* Extrait de page
***
Alors que vous commenciez à vous habituer à dire "non merci" quand on vous proposait d'investir dans une ICO, voilà qu'arrive une nouvelle manière de vous délester de vos économies: les STO, ou "Security Token Offering".
Si on est optimiste, on pourrait penser que c'est bon signe, que les petits malins se rendent compte que le bouchon a été poussé un peu trop loin et que ça risque de finir par la case prison. Et qu'à force de mensonges et fausses promesses, la mayonnaise ne prend plus, et les naïfs commencent à se méfier.
Il apparaissait donc logique de passer à la prochaine étape. Les STO seraient donc une version plus "sérieuse" des ICO, dans laquelle les jetons sont clairement identifiés comme des "securities", des titres donc, des parts de la société émettrice, similaires à des actions.
Cette évolution permettrait de laisser derrière soi les escroqueries les plus grossières et les promesses impossibles à tenir, et d'établir des nouvelles règles et permettre aux leaders de s'affirmer.
Mais si on est pessimiste, on craindra au contraire justement que les petites arnaques d'amateurs sont en train de se professionnaliser et vont maintenant toucher encore plus de monde, indirectement.
***
* Consigne
Recopiez sans rien modifier le passage de l'extrait sur les STO compris entre « Il apparaissait donc » et « de monde, indirectement. », bornes incluses.

* Données fournies
***
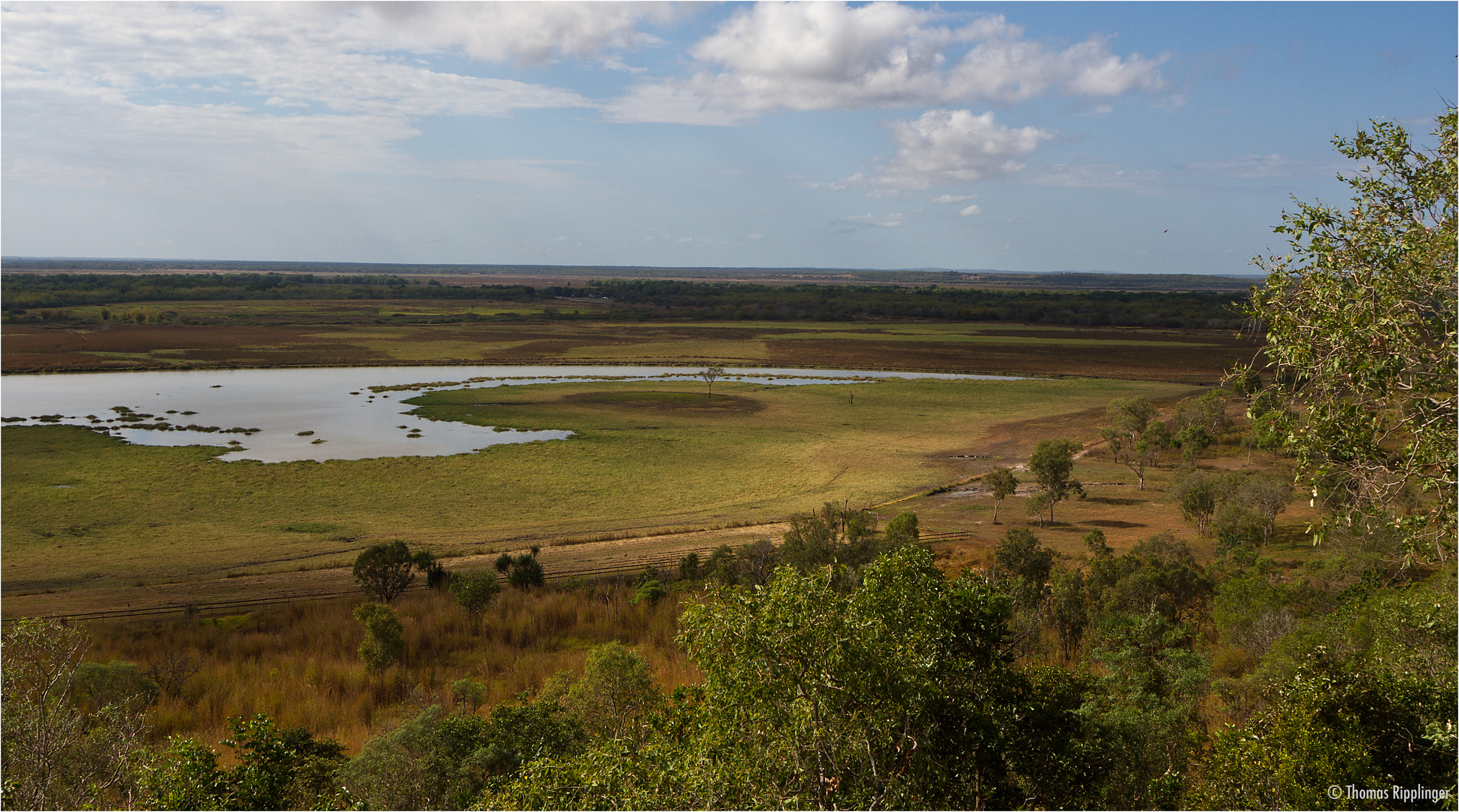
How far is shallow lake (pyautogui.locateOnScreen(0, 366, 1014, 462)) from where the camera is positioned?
54656mm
***
* Réponse complète
Il apparaissait donc logique de passer à la prochaine étape. Les STO seraient donc une version plus "sérieuse" des ICO, dans laquelle les jetons sont clairement identifiés comme des "securities", des titres donc, des parts de la société émettrice, similaires à des actions.
Cette évolution permettrait de laisser derrière soi les escroqueries les plus grossières et les promesses impossibles à tenir, et d'établir des nouvelles règles et permettre aux leaders de s'affirmer.
Mais si on est pessimiste, on craindra au contraire justement que les petites arnaques d'amateurs sont en train de se professionnaliser et vont maintenant toucher encore plus de monde, indirectement.